## [Text excerpt]
>>>

# Execute the Graph-Based Spatial Cross-Validation experiments from ICMLA21 Paper

## 1 - Initialize libraries

In [13]:
import os
import pandas as pd
import geopandas as gpd
from weka.core import jvm
from pathlib import Path
from src import utils
from src.pipeline import Pipeline
from src.visualization.performance import VizMetrics
from src.visualization.dependence import VizDependence

## 2 - Initialize loggers

In [14]:
utils.initialize_coloredlog()
utils.initialize_rich_tracerback()
utils.initialize_logging()

## 3 - Initialize working path and enviromental variables

In [15]:
# Project path
project_dir = str(Path().resolve().parents[1])
# Load enviromental variables
env_var = utils.load_env_variables(project_dir)
# Load parameters
dataset = "Brazil_Election_2018"
parameters = utils.load_json(os.path.join(project_dir, "parameters", "validation", f"{dataset}.json"))

## 4 - Set pipeline switchers, the default is to set True to all processes

In [16]:
# Set pipeline switchers
SWITCHERS = {
    "scv": True,
    "fs": True,
    "train": True,
    "predict": False,
    "evaluate": False,
}

# 4 - List all datasets

In [17]:
dataset_path = os.path.join(env_var["root_path"], dataset)
dataset_list = [folder for folder in os.listdir(dataset_path) if os.path.isdir(os.path.join(dataset_path, folder))]
dataset_list.remove("Original")
dataset_list.sort()

<<<

## [Supplied information]
>>>

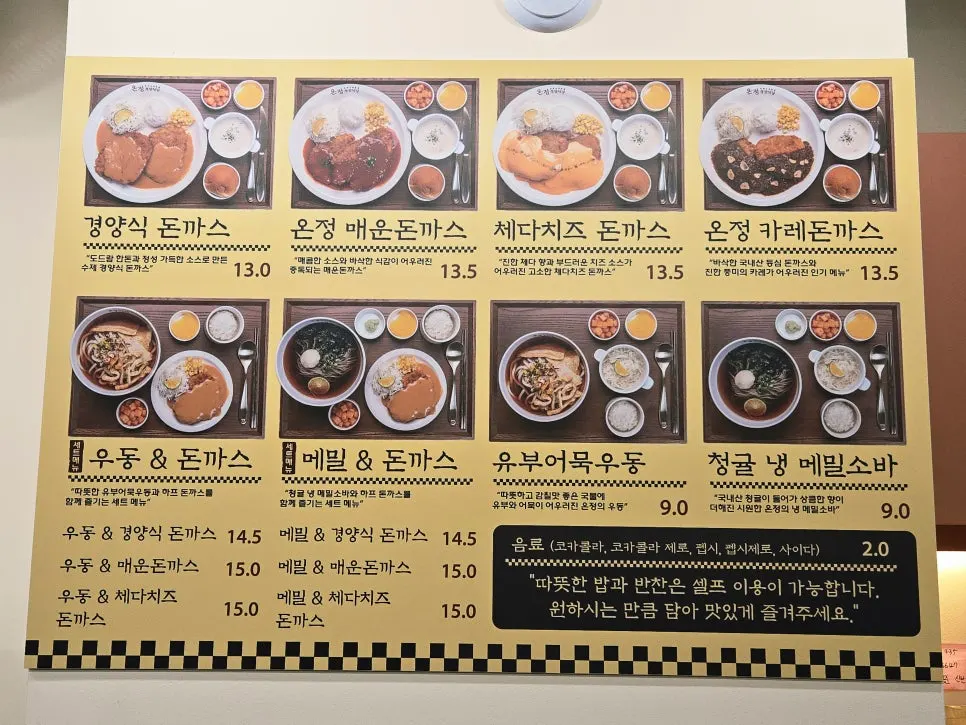우동과 메밀 세트 메뉴 안내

<<<

## [What the task asks]
Can you return the stretch of the spatial cross-validation notebook from "dataset_list = [folder" up to and including "dataset_list.sort()", copied verbatim?

## [Answer area]
dataset_list = [folder for folder in os.listdir(dataset_path) if os.path.isdir(os.path.join(dataset_path, folder))]
dataset_list.remove("Original")
dataset_list.sort()